I’m sure his omission of tobacco was a simple oversight but keep in mind government supplied cigarettes kill an estimated 6,000 British Columbians annually, while COVID-19 (according to figures supplied by Godbout) has killed 1,376 and drug overdoses 1,726 in roughly the same time frame. I don’t smoke but among the items Godbout lists, I must admit I have a sweet tooth. And, while many are decrying the dangers of sugar, I don’t think anyone is seriously recommending we ban the stuff.

I may not be addicted to something but government policy on drug access is still affecting me. The day this article appeared; I was at Central Interior Native Health with a good friend dealing with a crystal meth (side) problem. My friend got herself into a heroin/side habit after her doctor simply cut her off from the OxyContin she had been prescribed for chronic pain. Yes, the medical system creates opioid addicts and then simply cuts them off. Now that a program to make heroin available is underway in Prince George, I asked if the legalization of crystal meth was not far behind. That’s not likely, the doctor said, because crystal meth is a poison. Say, what, says I? Tobacco and alcohol are poisons, aren’t they? Yes, she replied, in a way, but crystal meth causes serious damage.

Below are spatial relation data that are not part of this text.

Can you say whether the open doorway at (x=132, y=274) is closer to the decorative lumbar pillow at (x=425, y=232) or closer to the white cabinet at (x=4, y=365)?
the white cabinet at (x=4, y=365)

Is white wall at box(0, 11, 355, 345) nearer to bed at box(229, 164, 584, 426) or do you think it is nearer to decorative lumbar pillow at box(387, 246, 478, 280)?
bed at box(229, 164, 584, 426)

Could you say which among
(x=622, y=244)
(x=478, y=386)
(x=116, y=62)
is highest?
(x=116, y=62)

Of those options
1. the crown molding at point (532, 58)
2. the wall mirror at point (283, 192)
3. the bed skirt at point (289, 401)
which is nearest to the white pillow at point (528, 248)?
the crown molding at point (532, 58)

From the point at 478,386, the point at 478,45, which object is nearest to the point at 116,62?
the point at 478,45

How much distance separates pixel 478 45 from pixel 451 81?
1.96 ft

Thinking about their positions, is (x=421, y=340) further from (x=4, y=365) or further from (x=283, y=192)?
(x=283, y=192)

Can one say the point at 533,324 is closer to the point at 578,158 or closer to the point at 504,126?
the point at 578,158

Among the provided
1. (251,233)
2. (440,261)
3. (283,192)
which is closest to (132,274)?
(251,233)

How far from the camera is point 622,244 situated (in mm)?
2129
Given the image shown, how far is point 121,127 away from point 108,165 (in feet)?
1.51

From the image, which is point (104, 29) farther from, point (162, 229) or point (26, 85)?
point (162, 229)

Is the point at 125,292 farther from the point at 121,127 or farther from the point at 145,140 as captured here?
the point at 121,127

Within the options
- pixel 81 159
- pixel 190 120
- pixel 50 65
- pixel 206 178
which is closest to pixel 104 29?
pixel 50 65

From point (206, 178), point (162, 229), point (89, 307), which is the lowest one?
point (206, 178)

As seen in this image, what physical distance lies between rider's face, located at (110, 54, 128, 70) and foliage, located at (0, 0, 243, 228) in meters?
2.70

And thus, we get to the irrational approach to drug use and drug availability in our society. We reserve the right to limit access to others a substance we deem harmful to them. And this is what we need to change if we want to stem the tide of overdose deaths and create a truly free society. After decades of being illegal, marijuana is available to Canadians and the many positive benefits of the chemical compounds found in pot are still being explored. LSD, dumped in the “sin bin” without any research to justify it, is making a comeback in mental health treatment. Crystal meth may not prove to be that helpful but I suspect there are far more people relying on it to give them the energy boost to get them through their workday than we realize.

Imagine a Canada where all drugs were legal and where big pharma and smaller companies were allowed to develop drugs for all purposes from recreational to medicinal and in between. In a way, that’s hard for me because I can’t help look at the huge number of people puffing away on cigarettes (and now vapes) in Prince George and wishing it weren’t so, but I look to my belief in personal freedom to allow others to live and die as they choose.

And, there’d be one other substantial benefit of such a society - the need to name arenas for drug overdose victims would be substantially reduced.